Re: [RFC PATCH 0/8] Dynamic vcpu priority management in kvm

From: Sean Christopherson
Date: Fri Dec 15 2023 - 11:38:32 EST


On Fri, Dec 15, 2023, Joel Fernandes wrote:
> Hi Sean,
> Nice to see your quick response to the RFC, thanks. I wanted to
> clarify some points below:
>
> On Thu, Dec 14, 2023 at 3:13 PM Sean Christopherson <seanjc@xxxxxxxxxx> wrote:
> >
> > On Thu, Dec 14, 2023, Vineeth Remanan Pillai wrote:
> > > On Thu, Dec 14, 2023 at 11:38 AM Sean Christopherson <seanjc@xxxxxxxxxx> wrote:
> > > Now when I think about it, the implementation seems to
> > > suggest that we are putting policies in kvm. Ideally, the goal is:
> > > - guest scheduler communicates the priority requirements of the workload
> > > - kvm applies the priority to the vcpu task.
> >
> > Why? Tasks are tasks, why does KVM need to get involved? E.g. if the problem
> > is that userspace doesn't have the right knobs to adjust the priority of a task
> > quickly and efficiently, then wouldn't it be better to solve that problem in a
> > generic way?
>
> No, it is not only about tasks. We are boosting anything RT or above
> such as softirq, irq etc as well.

I was talking about the host side of things. A vCPU is a task, full stop. KVM
*may* have some information that is useful to the scheduler, but KVM does not
*need* to initiate adjustments to a vCPU's priority.
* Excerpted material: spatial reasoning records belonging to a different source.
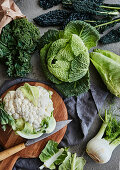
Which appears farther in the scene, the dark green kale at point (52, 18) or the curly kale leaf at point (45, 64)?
Result: the dark green kale at point (52, 18)

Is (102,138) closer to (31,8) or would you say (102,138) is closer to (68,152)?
(68,152)

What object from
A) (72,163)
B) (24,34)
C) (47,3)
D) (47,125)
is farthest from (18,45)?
(72,163)

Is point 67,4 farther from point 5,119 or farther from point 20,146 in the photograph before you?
point 20,146

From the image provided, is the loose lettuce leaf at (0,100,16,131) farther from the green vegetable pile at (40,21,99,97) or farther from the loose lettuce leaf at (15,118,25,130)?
the green vegetable pile at (40,21,99,97)

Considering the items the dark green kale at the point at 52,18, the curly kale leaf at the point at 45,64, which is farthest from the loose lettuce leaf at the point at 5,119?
the dark green kale at the point at 52,18

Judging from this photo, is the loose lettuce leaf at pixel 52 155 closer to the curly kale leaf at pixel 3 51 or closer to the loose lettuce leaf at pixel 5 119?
the loose lettuce leaf at pixel 5 119

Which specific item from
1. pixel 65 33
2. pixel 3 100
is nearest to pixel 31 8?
pixel 65 33
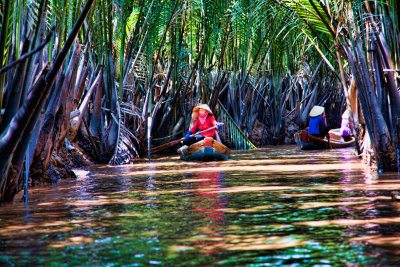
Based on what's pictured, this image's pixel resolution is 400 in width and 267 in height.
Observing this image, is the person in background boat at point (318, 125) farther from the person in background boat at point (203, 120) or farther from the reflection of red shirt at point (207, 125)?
the reflection of red shirt at point (207, 125)

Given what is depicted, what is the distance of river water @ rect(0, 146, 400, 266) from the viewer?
127 inches

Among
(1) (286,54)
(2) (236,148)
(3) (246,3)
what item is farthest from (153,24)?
(1) (286,54)

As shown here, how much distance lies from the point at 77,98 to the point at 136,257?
22.5ft

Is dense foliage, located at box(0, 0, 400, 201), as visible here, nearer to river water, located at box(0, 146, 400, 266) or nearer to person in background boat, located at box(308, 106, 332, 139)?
river water, located at box(0, 146, 400, 266)

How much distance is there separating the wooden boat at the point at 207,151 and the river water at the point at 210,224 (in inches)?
209

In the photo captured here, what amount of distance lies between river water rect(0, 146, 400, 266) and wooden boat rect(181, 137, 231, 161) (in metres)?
5.31


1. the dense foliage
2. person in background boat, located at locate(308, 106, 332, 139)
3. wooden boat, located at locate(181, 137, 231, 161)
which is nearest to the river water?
the dense foliage

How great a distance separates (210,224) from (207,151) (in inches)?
335

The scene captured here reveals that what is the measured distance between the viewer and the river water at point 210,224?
127 inches

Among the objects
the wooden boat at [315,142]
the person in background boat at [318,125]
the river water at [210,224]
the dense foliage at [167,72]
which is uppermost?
the dense foliage at [167,72]

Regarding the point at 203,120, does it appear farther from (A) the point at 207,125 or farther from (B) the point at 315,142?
(B) the point at 315,142

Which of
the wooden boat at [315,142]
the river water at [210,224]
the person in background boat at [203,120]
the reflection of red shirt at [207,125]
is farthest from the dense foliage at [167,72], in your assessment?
the wooden boat at [315,142]

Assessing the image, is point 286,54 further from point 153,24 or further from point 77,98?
point 77,98

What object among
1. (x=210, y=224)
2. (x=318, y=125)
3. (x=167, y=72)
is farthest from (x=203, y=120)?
(x=210, y=224)
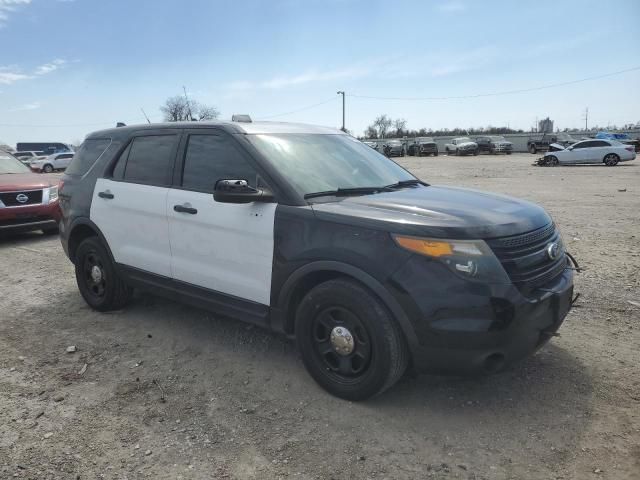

> Could you please see the other patches?

I already have, see my comments about boosting vCPUs that have received NMIs and
IRQs not necessarily being desirable.

> Also, Vineeth please make this clear in the next revision.
>
> > > > Pushing the scheduling policies to host userspace would allow for far more control
> > > > and flexibility. E.g. a heavily paravirtualized environment where host userspace
> > > > knows *exactly* what workloads are being run could have wildly different policies
> > > > than an environment where the guest is a fairly vanilla Linux VM that has received
> > > > a small amount of enlightment.
> > > >
> > > > Lastly, if the concern/argument is that userspace doesn't have the right knobs
> > > > to (quickly) boost vCPU tasks, then the proposed sched_ext functionality seems
> > > > tailor made for the problems you are trying to solve.
> > > >
> > > > https://lkml.kernel.org/r/20231111024835.2164816-1-tj%40kernel.org
> > > >
> > > You are right, sched_ext is a good choice to have policies
> > > implemented. In our case, we would need a communication mechanism as
> > > well and hence we thought kvm would work best to be a medium between
> > > the guest and the host.
> >
> > Making KVM be the medium may be convenient and the quickest way to get a PoC
> > out the door, but effectively making KVM a middle-man is going to be a huge net
> > negative in the long term. Userspace can communicate with the guest just as
> > easily as KVM, and if you make KVM the middle-man, then you effectively *must*
> > define a relatively rigid guest/host ABI.
>
> At the moment, the only ABI is a shared memory structure and a custom
> MSR. This is no different from the existing steal time accounting
> where a shared structure is similarly shared between host and guest,
> we could perhaps augment that structure with other fields instead of
> adding a new one?

I'm not concerned about the number of structures/fields, it's the amount/type of
information and the behavior of KVM that is problematic. E.g. boosting the priority
of a vCPU that has a pending NMI is dubious. This RFC has baked in a large
number of assumptions that (mostly) fit your specific use case, but do not
necessarily apply to all use cases. I'm not even remotely convinced that what's
prosed here is optimal for your use case either.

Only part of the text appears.